TUGAS ANDA:
Salin bagian tulisan tentang kunjungan ke Pacitan di bawah ini, dari "Tanggal 3 dan" sampai "menjadi tanggal eksekusi.", tanpa mengubah satu huruf pun.

Tentang Tita, Pantai Teleng Ria dan Pacitan
Sudah tak terhitung berapa kali saya mengunjungi Pacitan. Di
masa kecil, satu-satunya tujuan liburan saya ya cuma ke Pacitan, ke tempat mbah
kakung dan mbah putri. Hingga kini, meskipun mbah kakung dan mbah putri sudah
tidak ada, kunjungan ke sana masih saja menjadi suatu hal yang kami
nanti-nanti. Dan kali ini tampaknya
menjadi kunjungan terseru kami hingga rasanya harus kudu dan wajib saya tulis. Kenapa seru? karena balita cantik, ndut nan montok bernama Tita Suheri (Suka Heboh Sendiri) bergabung dalam perjalanan ini. Bisa dibanyangkan, bagaimana hebohnya Tita nanti, bagaimana kacaunya kabin mobil nanti, dan bagaimana gempornya kami nanti karna sibuk mengawasi polah tingkahnya.
Tanggal 3 dan 4 Oktober, telah kami tandai sebulan
sebelumnya. Rencana sengaja kami susun jauh-jauh hari, mengingat kesibukan Pakdhe
Ridwan dan Budhe Siti yang padat merayap sehingga kami harus memastikan bahwa hari libur yang kami
pilih haruslah mengakomodir kepentingan semua pihak. Maka tersepakatilah tanggal
tersebut menjadi tanggal eksekusi.

DATA YANG DISEDIAKAN:
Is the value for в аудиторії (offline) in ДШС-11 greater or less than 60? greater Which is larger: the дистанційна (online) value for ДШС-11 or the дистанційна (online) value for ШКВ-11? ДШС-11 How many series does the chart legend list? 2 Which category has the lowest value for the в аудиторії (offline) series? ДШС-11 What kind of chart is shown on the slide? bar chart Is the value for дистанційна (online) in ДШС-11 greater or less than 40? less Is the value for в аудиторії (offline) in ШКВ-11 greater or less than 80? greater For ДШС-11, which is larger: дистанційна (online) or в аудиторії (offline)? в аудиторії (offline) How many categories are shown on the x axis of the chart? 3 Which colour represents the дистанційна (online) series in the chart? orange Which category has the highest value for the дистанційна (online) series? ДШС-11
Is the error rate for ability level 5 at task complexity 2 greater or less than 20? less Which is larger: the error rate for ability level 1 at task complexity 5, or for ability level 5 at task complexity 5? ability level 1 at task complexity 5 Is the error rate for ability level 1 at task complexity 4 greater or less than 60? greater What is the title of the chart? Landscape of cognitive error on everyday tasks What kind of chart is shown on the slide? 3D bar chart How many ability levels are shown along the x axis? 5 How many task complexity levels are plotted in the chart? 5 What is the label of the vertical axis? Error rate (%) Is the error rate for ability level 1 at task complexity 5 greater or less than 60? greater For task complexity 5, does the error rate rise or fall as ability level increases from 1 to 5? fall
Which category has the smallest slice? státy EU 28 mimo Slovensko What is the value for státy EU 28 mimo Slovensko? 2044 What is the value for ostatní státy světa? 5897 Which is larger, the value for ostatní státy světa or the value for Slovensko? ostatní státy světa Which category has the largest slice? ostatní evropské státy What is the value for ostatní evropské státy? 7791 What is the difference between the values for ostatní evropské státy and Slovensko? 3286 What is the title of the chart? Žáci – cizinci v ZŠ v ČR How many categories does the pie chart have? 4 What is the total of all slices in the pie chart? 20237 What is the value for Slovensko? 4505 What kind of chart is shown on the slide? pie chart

KOTAK JAWABAN:
Tanggal 3 dan 4 Oktober, telah kami tandai sebulan
sebelumnya. Rencana sengaja kami susun jauh-jauh hari, mengingat kesibukan Pakdhe
Ridwan dan Budhe Siti yang padat merayap sehingga kami harus memastikan bahwa hari libur yang kami
pilih haruslah mengakomodir kepentingan semua pihak. Maka tersepakatilah tanggal
tersebut menjadi tanggal eksekusi.